El mejor afrodisíaco es el amor

LA GACETA Mujer consultó a una chef, quien propone un plato con mariscos. Mirá la receta.

SENTIDOS. El erotismo puede brotar independientemente de los ingredientes. FOTO TOMADA DE FLICKR.COM/29800056@N05 SENTIDOS. El erotismo puede brotar independientemente de los ingredientes. FOTO TOMADA DE FLICKR.COM/29800056@N05
14 Febrero 2013
La inminente llegada del Día de los Enamorados es la excusa perfecta para armar un plan de a dos. En una salida o en casa, la comida será el nexo para que muchas parejas pasen una noche soñada. Para muchos especialistas, los platos afrodisíacos no existen, pero sí hay algunos detalles a tener en cuenta que ayudan a la estimulación del otro.

Aunque a una decena de alimentos son señalados como perfectos, la simple compañía de la pareja ayuda a incrementar el flujo sanguíneo, paso previo para ayudar a liberar las tensiones.

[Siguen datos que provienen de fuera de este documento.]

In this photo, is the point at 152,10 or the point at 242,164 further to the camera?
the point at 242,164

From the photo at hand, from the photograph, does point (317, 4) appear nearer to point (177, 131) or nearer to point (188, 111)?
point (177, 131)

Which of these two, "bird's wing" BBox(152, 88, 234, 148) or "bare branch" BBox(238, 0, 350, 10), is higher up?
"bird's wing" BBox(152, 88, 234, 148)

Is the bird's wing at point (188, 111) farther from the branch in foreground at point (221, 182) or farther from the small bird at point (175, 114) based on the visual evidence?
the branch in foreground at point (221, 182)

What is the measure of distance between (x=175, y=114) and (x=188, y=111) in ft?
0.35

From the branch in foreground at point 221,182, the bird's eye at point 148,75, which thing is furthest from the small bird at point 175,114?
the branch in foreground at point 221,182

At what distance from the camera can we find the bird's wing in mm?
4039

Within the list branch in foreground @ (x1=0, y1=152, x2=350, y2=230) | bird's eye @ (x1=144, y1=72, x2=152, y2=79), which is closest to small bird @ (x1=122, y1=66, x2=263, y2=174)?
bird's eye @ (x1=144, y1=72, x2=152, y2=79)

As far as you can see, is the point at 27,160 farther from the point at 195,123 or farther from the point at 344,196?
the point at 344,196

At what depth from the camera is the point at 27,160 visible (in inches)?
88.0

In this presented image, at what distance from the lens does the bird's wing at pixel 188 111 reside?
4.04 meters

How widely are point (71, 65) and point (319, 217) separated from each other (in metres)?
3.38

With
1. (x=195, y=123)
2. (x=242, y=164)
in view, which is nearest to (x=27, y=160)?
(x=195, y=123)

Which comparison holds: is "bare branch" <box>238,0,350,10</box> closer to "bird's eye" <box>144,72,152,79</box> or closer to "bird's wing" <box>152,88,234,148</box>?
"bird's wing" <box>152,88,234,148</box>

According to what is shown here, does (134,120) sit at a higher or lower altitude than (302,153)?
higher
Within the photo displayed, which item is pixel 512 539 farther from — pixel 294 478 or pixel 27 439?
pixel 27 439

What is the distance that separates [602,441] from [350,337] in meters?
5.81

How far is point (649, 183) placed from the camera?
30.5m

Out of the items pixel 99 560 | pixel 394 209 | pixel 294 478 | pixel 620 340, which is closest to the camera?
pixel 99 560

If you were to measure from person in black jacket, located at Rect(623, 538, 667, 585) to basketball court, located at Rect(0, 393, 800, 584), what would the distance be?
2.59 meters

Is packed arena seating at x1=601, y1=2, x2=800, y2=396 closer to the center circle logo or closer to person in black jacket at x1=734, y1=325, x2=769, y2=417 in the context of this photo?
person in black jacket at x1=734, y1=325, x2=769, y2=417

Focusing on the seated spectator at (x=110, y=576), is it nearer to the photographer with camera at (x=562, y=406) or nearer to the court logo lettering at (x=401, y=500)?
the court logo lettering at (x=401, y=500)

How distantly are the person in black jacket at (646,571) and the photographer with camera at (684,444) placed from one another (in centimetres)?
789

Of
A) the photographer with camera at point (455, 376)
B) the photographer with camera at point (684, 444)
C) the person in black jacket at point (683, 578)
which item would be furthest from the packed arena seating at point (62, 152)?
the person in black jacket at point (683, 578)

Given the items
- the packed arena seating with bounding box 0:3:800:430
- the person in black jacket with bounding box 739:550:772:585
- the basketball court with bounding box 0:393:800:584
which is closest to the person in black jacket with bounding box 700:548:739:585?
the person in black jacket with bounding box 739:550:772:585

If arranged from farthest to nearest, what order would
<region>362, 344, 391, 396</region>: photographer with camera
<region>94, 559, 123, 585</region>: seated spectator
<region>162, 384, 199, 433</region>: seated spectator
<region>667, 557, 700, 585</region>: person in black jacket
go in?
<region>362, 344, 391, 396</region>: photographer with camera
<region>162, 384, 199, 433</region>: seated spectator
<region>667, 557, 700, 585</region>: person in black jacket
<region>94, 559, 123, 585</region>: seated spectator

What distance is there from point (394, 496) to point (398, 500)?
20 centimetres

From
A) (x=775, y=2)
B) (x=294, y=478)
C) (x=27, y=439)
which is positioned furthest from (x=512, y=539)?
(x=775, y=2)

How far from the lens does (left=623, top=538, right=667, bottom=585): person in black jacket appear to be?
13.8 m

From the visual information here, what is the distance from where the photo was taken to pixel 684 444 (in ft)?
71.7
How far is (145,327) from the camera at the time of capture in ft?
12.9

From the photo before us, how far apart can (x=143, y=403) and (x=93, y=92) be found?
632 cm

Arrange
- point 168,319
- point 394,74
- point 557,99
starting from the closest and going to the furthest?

De todas maneras, no estará de más experimentar con las almendras, el azafrán, la canela, la palta y la menta, por mencionar sólo algunos de los señalados como afrodisíacos. 

Uno de los grandes secretos estará en la ambientación del lugar y estimular los sentidos. Por eso, se recomiendan platos que se puedan comer con las manos, con múltiples colores, aromas y texturas.

"Hay muchas cosas ricas que se pueden hacer para ese día, pero el mejor afrodisíaco es el amor", explicó a LAGACETA.com la chef Claudia Fernández, que tampoco creer en la comida afrodisíaca.

"Me parece que todo es un mito, pero está bueno para usarlo como un juego de seducción", sostuvo Fernández, que no dudó en recomendar una receta para la noche de San Valentín.

"Cocinaría algo al wok, con verduras y mariscos. Un plato liviano y rico, condimentado con especias fuertes como el gengibre y con salsa de soja. Y el postr debe tener chocolate", asegura la chef, que acompañaría el plato con un vino blanco, "bien frio, tal vez un tempranillo".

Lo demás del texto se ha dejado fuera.